■ **Provided text**
=-=-=
Silver Kelly and My Golden Age



Though it is April, Asimov's Science Fiction magazine likes to stick to the future, and so the June 2009 issue is now available. This is a particularly special issue, as it includes James Patrick Kelly's 25th annual June story -- the first was the June 1984 "Saint Theresa of the Aliens".

Last summer, Jim was the guest of honor at Readercon, where he was interviewed by John Kessel, and where I had the privilege of being on a panel about his work -- and of writing a little bit about him in the program book.

In honor of Jim's June feats, here is what I wrote about him last year:


JPK AND ME: THE EARLY YEARS
by Matthew Cheney
originally published in the Readercon 19 souvenir book, 2008

I'm not alone in having a golden age, a time when science fiction was the brightest star shining in the galaxy of my life, but I may be alone in being able to tie that golden age to specific issues of a magazine and to a specific byline in those issues.

Yes, this is my golden age: Isaac Asimov's Science Fiction Magazine, June 1985 to June 1990. And the hero of my golden age is James Patrick Kelly.

I was not quite ten years old in June of '85. I wouldn't even begin reading SF for a few months yet, but that doesn't matter (time travel has long been a fascination of mine). I didn't discover 1985 until the far end of 1986, when I got a copy of Gardner Dozois's Year's Best Science Fiction, Third Annual Collection. A year later, one of the teachers at my school told me a science fiction writer was coming to visit for six weeks, some guy named Jim Kelly. Nobody at the school had heard of him.
=-=-=
■ **Work required**
Answer these from the post about James Patrick Kelly:
(a) What was the title of Kelly's first June story in the magazine, and in which month and year did it appear?
(b) At which event was Kelly guest of honor last summer, and who interviewed him there?
(c) For how long was the visiting science fiction writer coming to the school?
Rely only on the text when you respond.

Items from a dataset:
=-=-=
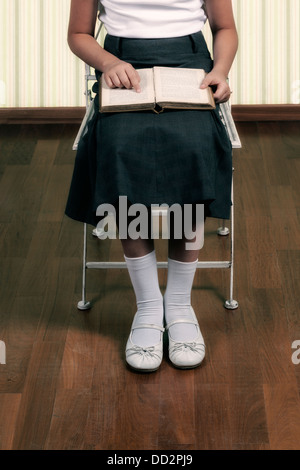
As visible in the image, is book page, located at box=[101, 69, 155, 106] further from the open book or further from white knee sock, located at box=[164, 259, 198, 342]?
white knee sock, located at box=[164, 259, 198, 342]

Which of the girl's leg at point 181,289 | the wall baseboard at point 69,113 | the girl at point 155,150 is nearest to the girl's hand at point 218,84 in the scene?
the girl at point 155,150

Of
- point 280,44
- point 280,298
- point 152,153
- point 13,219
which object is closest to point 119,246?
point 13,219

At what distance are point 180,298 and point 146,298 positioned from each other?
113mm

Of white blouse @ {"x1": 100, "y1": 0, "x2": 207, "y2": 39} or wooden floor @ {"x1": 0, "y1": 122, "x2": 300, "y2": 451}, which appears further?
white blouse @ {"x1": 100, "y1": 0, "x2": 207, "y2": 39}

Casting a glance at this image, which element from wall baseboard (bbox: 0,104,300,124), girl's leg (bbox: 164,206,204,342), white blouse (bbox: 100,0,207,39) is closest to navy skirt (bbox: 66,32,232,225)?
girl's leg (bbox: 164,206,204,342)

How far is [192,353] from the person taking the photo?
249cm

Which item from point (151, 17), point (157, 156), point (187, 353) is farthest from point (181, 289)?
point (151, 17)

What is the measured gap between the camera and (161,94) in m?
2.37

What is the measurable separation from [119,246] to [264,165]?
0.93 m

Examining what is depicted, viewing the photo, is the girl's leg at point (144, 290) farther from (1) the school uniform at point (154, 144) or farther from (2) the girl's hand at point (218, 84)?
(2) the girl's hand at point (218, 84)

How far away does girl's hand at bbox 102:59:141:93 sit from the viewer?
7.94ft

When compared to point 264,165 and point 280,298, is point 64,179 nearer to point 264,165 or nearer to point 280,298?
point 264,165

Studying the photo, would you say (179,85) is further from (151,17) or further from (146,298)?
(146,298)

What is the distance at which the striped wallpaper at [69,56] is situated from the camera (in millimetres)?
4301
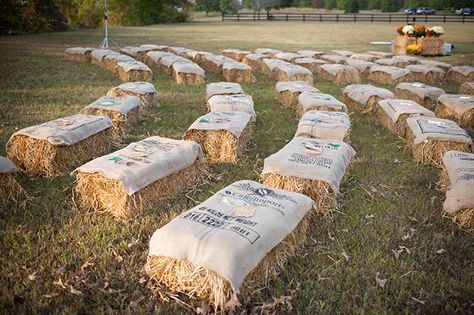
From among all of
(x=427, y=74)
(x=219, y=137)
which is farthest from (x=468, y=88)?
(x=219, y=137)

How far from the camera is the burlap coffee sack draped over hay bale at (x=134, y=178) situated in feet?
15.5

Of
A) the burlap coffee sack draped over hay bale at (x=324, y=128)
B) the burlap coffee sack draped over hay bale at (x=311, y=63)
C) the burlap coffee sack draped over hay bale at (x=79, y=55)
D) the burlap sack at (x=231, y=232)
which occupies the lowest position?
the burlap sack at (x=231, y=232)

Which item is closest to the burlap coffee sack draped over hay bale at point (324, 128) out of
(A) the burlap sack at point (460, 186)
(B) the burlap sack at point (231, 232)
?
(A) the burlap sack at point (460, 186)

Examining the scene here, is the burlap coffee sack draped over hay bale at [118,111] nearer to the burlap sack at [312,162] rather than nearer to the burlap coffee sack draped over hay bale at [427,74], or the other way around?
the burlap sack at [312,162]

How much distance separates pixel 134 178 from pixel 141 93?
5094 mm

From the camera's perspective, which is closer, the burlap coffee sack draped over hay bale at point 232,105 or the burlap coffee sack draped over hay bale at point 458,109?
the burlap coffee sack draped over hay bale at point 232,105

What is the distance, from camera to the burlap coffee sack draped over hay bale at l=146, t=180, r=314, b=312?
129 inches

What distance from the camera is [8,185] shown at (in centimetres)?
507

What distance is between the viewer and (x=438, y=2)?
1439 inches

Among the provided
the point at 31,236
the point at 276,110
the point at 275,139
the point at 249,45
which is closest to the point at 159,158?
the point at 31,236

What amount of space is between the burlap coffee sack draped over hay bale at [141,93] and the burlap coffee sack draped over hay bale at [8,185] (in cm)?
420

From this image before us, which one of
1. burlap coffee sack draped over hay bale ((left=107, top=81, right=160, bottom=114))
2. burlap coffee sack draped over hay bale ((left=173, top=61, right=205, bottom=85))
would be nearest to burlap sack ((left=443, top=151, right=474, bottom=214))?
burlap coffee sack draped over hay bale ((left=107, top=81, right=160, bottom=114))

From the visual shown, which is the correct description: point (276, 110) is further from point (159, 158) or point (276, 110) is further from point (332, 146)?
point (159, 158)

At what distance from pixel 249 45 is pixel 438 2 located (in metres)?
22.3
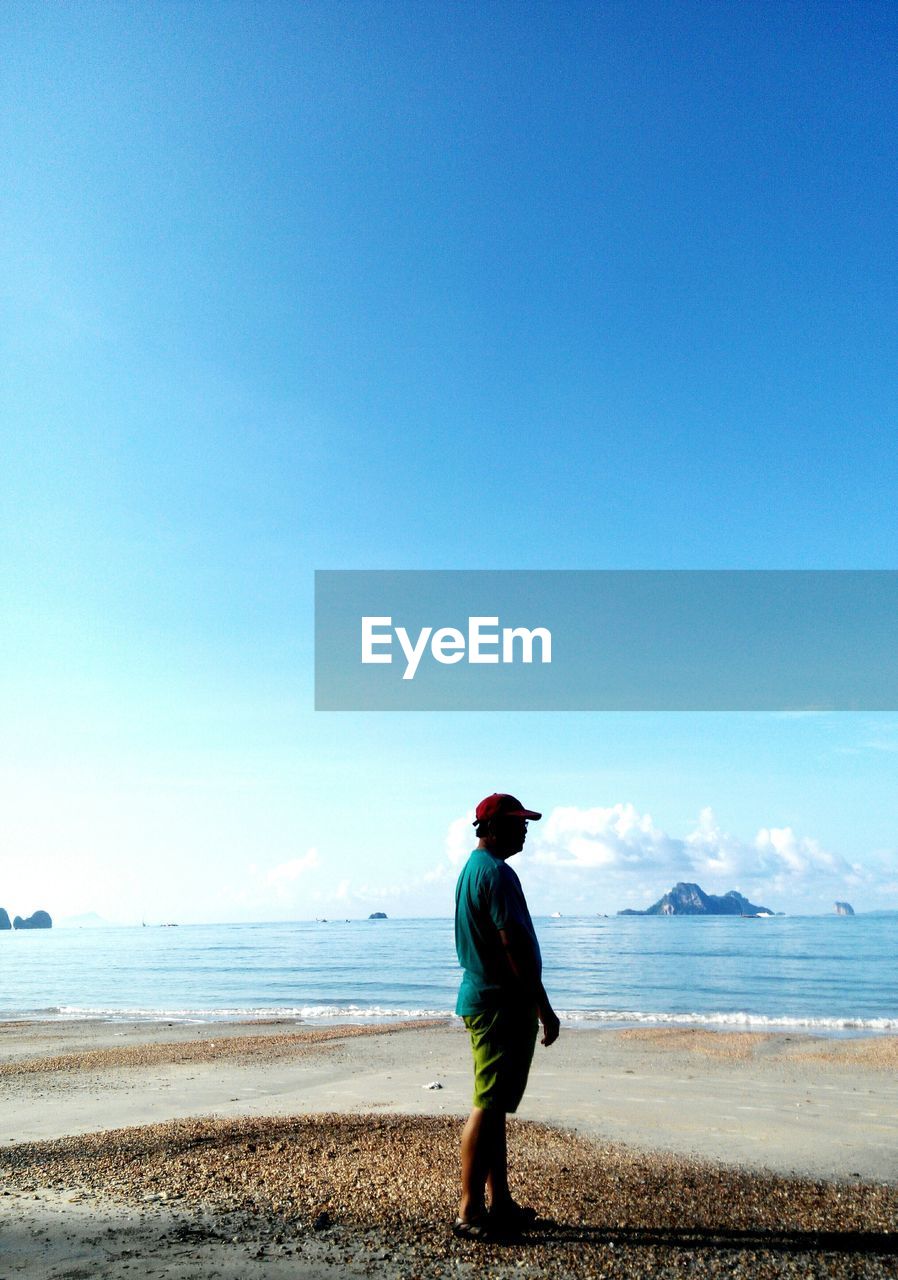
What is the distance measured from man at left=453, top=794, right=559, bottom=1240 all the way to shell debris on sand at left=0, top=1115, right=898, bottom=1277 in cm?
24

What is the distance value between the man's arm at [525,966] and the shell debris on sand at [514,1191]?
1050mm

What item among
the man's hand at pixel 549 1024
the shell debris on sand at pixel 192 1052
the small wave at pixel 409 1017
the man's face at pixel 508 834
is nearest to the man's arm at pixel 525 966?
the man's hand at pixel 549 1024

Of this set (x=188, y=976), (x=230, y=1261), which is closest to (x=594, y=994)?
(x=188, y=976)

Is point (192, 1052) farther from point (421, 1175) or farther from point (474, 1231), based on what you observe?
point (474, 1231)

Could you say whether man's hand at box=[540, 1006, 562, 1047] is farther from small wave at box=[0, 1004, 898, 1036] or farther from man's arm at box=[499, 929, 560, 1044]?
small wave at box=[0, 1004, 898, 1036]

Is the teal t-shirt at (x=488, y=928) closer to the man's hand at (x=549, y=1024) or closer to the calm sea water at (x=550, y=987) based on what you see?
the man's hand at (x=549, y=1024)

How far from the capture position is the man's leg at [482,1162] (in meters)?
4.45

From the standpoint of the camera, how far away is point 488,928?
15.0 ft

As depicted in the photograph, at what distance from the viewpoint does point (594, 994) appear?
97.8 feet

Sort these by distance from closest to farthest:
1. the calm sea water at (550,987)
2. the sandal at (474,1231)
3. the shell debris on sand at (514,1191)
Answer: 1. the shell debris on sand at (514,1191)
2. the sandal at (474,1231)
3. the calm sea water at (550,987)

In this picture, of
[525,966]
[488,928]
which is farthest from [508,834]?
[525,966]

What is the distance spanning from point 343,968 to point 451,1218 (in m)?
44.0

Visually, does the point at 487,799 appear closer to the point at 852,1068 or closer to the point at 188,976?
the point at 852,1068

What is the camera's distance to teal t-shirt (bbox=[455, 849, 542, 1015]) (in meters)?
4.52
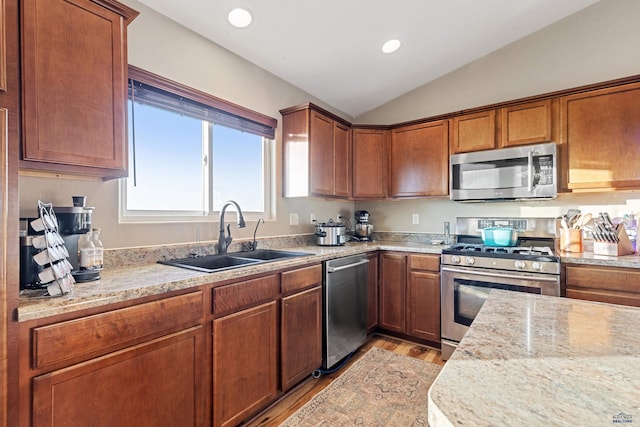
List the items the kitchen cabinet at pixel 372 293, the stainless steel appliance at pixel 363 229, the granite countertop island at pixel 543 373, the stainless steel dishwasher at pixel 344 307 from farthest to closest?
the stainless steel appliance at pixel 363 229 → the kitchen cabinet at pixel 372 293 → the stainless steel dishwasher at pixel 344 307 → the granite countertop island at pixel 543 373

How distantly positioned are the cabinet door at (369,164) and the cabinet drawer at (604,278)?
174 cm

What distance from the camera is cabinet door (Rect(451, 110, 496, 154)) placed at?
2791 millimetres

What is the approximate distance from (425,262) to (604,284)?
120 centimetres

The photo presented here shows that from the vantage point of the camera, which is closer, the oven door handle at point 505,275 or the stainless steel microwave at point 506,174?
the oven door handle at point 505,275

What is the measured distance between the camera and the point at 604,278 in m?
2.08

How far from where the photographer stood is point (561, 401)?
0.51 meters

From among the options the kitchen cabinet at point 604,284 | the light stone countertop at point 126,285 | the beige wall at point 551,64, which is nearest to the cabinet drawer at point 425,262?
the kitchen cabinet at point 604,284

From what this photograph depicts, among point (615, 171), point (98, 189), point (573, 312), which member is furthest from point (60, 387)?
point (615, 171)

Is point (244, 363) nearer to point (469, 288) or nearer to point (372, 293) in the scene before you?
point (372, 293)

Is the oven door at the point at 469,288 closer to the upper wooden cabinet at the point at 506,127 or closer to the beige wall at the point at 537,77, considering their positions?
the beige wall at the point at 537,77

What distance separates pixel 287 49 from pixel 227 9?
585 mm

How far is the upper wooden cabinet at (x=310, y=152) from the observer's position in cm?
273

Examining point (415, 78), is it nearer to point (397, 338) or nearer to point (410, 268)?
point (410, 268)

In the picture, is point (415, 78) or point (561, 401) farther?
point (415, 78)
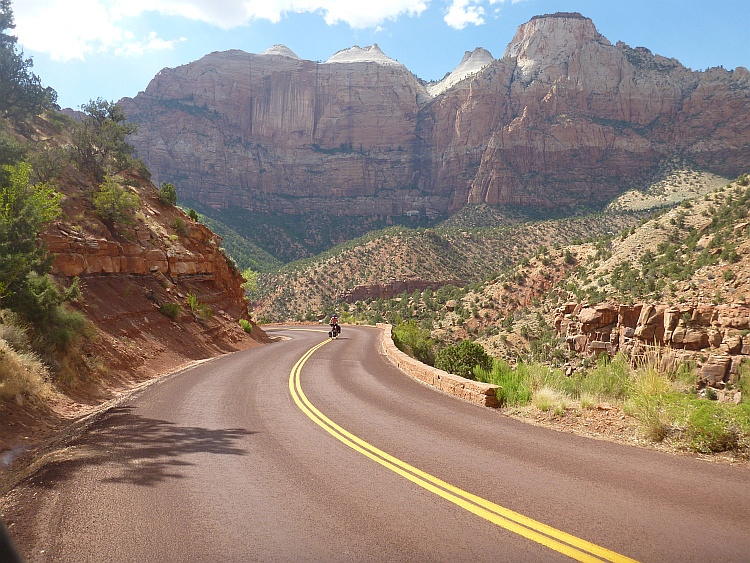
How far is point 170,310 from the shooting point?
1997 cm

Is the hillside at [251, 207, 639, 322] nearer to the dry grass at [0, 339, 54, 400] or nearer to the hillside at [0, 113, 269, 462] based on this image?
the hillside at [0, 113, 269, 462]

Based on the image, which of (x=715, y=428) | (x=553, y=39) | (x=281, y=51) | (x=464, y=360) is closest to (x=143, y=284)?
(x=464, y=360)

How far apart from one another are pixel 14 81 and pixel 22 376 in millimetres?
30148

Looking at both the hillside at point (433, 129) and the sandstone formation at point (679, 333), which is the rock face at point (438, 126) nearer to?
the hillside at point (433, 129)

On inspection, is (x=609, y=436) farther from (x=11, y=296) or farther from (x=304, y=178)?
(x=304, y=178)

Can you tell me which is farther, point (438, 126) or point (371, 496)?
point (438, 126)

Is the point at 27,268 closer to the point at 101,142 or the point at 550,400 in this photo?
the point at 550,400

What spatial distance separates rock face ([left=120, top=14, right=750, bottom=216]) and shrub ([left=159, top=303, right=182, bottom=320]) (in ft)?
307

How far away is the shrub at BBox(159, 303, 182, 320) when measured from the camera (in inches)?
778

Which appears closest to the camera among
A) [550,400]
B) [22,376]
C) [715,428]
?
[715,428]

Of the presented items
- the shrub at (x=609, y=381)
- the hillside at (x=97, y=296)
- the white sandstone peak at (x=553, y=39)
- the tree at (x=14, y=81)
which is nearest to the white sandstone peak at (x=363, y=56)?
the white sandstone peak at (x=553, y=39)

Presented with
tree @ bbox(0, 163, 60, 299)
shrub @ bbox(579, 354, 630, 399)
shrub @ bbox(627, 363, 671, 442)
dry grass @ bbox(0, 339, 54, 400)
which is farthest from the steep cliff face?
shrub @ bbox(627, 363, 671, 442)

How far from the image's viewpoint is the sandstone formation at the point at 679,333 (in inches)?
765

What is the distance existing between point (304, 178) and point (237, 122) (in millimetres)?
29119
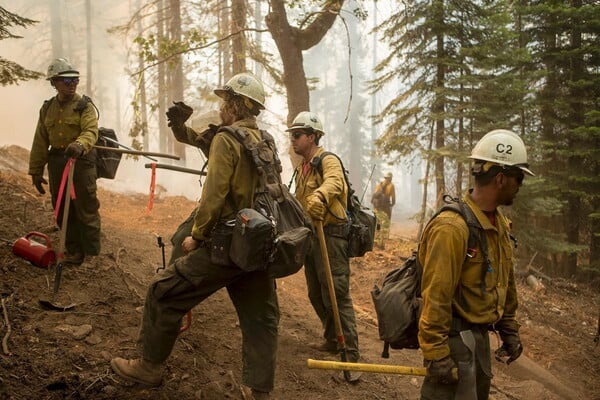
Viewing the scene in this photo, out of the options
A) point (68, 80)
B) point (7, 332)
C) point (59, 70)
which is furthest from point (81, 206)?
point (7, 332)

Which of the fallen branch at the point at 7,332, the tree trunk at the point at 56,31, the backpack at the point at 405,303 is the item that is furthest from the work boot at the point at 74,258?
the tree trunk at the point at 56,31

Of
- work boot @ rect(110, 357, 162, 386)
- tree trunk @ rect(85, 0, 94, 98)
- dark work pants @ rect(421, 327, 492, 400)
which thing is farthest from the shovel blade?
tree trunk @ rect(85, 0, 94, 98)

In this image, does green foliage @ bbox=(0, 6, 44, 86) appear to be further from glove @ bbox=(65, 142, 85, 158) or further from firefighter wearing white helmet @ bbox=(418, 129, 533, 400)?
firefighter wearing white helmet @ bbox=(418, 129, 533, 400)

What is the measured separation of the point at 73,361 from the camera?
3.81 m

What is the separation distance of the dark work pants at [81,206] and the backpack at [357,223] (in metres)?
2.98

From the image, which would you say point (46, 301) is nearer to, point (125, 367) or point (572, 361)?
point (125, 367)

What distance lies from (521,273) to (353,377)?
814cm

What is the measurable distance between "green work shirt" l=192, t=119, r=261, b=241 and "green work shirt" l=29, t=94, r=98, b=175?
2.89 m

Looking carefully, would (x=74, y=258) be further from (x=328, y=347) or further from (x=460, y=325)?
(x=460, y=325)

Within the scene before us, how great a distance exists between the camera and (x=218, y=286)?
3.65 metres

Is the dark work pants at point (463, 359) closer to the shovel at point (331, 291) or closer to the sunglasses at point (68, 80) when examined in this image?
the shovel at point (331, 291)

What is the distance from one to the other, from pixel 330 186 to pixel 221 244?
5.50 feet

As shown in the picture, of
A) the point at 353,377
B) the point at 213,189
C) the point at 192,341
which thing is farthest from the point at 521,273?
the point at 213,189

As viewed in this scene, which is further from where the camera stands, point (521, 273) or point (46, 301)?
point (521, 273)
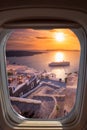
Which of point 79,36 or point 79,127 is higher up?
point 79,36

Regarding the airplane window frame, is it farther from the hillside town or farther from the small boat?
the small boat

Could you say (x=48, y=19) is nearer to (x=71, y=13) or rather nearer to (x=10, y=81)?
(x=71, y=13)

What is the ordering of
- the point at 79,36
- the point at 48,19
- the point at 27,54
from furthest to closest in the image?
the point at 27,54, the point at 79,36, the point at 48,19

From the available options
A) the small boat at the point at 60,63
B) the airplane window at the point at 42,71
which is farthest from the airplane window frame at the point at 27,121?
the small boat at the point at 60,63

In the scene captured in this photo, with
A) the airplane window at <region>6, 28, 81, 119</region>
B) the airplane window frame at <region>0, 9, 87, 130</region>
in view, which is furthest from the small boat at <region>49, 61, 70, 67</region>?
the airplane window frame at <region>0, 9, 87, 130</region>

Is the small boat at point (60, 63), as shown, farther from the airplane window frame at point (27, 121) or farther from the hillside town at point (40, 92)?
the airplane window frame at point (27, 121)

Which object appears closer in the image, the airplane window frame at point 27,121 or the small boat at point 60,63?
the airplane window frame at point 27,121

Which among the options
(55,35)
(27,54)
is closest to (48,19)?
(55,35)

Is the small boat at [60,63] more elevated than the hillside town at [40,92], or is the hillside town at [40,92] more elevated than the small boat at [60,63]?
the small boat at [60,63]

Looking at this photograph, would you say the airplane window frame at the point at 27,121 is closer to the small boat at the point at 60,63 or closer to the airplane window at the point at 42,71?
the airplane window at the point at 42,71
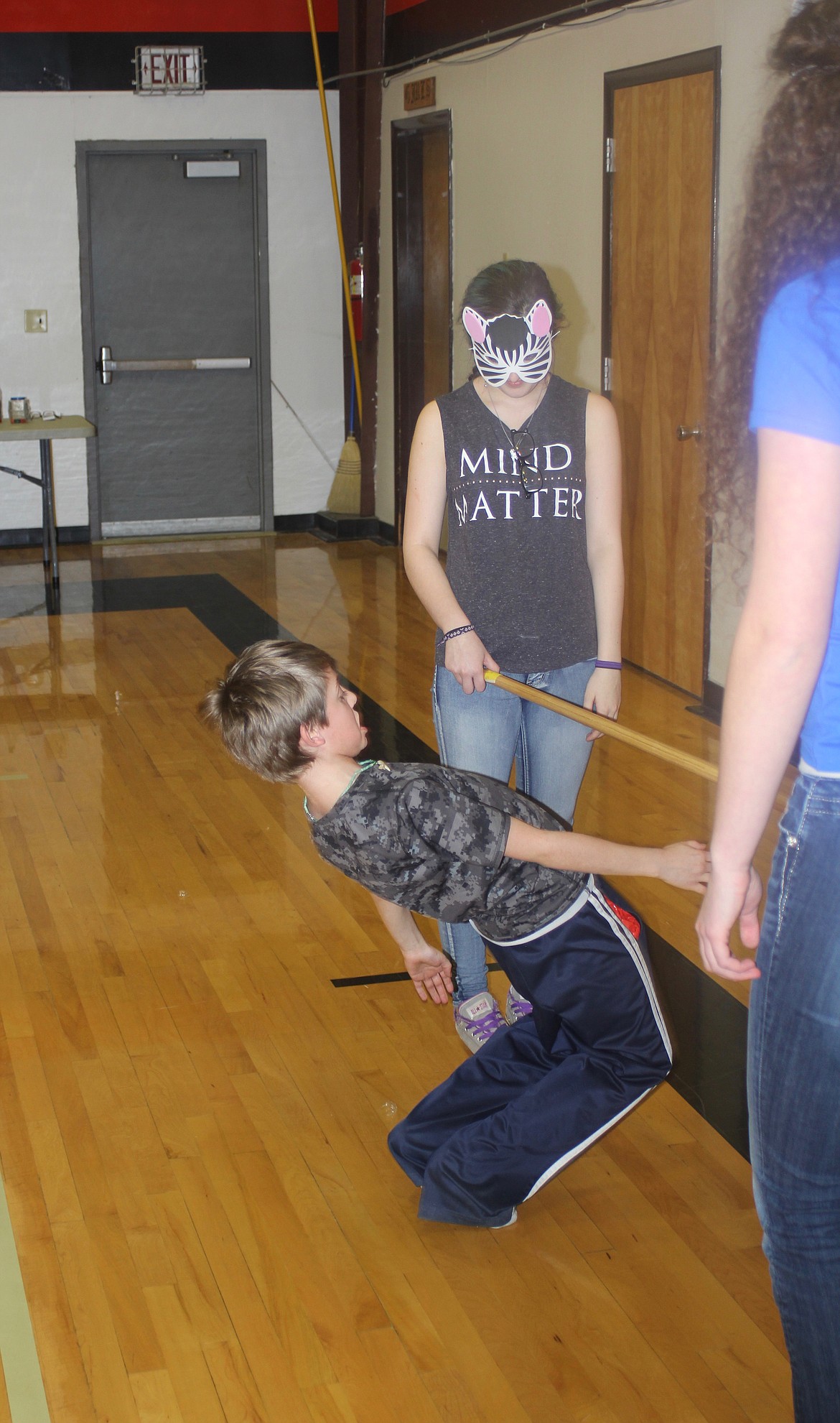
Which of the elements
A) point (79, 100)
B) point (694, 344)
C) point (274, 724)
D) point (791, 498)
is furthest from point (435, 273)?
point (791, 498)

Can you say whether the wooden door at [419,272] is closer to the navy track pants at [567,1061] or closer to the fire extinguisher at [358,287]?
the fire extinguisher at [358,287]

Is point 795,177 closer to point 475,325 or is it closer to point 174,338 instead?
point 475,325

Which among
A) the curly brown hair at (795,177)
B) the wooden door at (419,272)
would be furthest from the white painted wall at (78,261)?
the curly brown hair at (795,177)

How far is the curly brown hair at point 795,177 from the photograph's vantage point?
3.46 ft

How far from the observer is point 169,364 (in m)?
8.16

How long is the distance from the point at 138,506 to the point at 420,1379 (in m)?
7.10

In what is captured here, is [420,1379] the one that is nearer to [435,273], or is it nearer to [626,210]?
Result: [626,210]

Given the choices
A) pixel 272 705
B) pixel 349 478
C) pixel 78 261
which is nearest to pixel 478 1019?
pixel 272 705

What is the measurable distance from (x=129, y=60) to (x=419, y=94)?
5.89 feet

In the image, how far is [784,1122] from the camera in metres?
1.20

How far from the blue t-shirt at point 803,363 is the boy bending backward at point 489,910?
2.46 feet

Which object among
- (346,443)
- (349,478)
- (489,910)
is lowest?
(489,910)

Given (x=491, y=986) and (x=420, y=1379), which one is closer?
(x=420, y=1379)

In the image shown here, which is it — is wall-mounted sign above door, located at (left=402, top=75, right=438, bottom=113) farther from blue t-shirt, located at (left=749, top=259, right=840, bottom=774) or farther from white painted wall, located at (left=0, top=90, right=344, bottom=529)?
=-=-=
■ **Complete output**
(a) "Saint Theresa of the Aliens," in June 1984.
(b) Readercon; he was interviewed by John Kessel.
(c) Six weeks.